Я засучил рукава, чтобы впечатлить воеводу, и кто-то из его воинов удивлённо присвистнул. Мне понравилось, что мои шрамы на месте крыльев изумили даже бывалых вояк. Я приосанился гордо. Вроде бы Нилир не желал мне зла. По крайней мере, сейчас.

– Свобода – дело хорошее. Но ты воспитан соколом с малых лет, сможешь ли жить без чувства долга? Без ответственности? Что даст тебе твоя свобода? Затоскуешь на воле, заскучаешь. Ты сильный боец, ты умён, честен и упрям. Страстогор доверял тебе как самому себе, и мне думается, что я тоже могу тебе доверять. Поедем, терем сирый совсем, смотреть больно, а ты там свой.

Он нависал над столом, упорный, могучий, такой, с кем и спорить было бы страшно. Только я не боялся.

– Что же ты, Нилир, – я решил не ходить вокруг да около, а взять быка за рога, – неужто зовёшь в Горвень княжить?

Случилось невиданное – воевода закраснелся, не то смущённый, не то разозлённый моей наглостью. А мне пенное уже ударило в голову, так я устал, что был готов захмелеть с половины кружки. Я развалился на стуле не так почтительно, как мог бы, но и не беспокоился о том: слишком устал.

– А вот зову, – так же без кокетства ответил Нилир. – Приди и помоги мне порядок навести. Не все ведь знают про отказную, а лицо и имя твоё каждый помнит. Горвень сейчас – что кусок пирога на тарелке. Нет ни князя, ни княгини, ни княжича. Даже личной княжеской дружины не стало – пропал Казима вместе со своими молодцами. Только мы с тобой можем защитить от врагов, а они, уж поверь, уже ножи точат.

Я поставил пустую кружку на стол с громким стуком, утёр усы и ответил:

– А давай. Поедем, посмотрим. Что-то да придумаем. Только пусть с нами поедет настоящий князь. Скомороший.
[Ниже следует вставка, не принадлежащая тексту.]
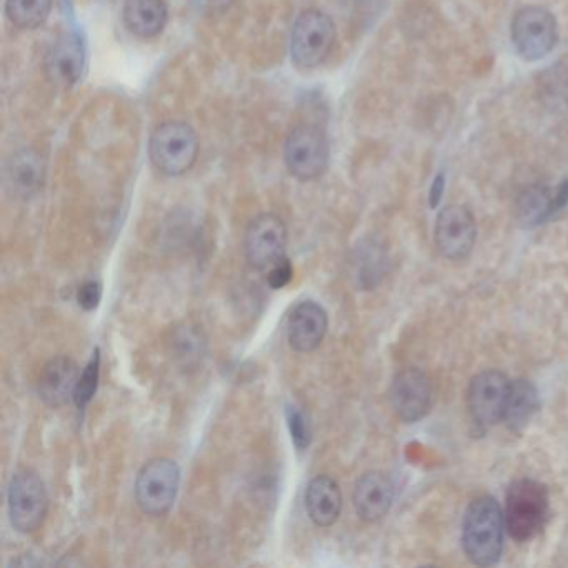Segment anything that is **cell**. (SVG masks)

Я махнул рукой, подзывая к нам Трегора.

* * *

Нилир не брал с собой многих бойцов – дюжину только, и кое-как они согласились на Трегорову ворожбу: я ручался за то, что скомороший князь не навредит никому, поможет только. Поэтому до Горвеня мы добрались быстро, но всё же не так стремительно, как от озера до Топоричка, силы Трегора не успели восстановиться в полной мере.
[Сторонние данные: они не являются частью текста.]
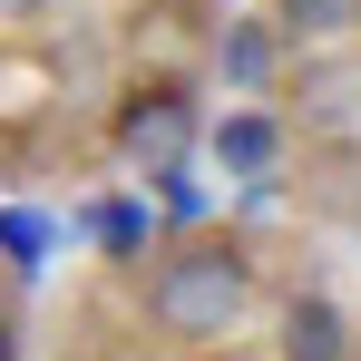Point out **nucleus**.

Горвень снова скорбел, даже горше, чем после смерти Видогоста. Улицы города усыпал пепел от сгинувших безликих, укрыл можжевеловые и еловые ветви, разбросанные по мостовым. Каждый, кто встречался нам по пути, был одет в чёрное, только неясно, ради кого: ради умершего князя или кого-то из своей семьи, тоже унесённого Морью.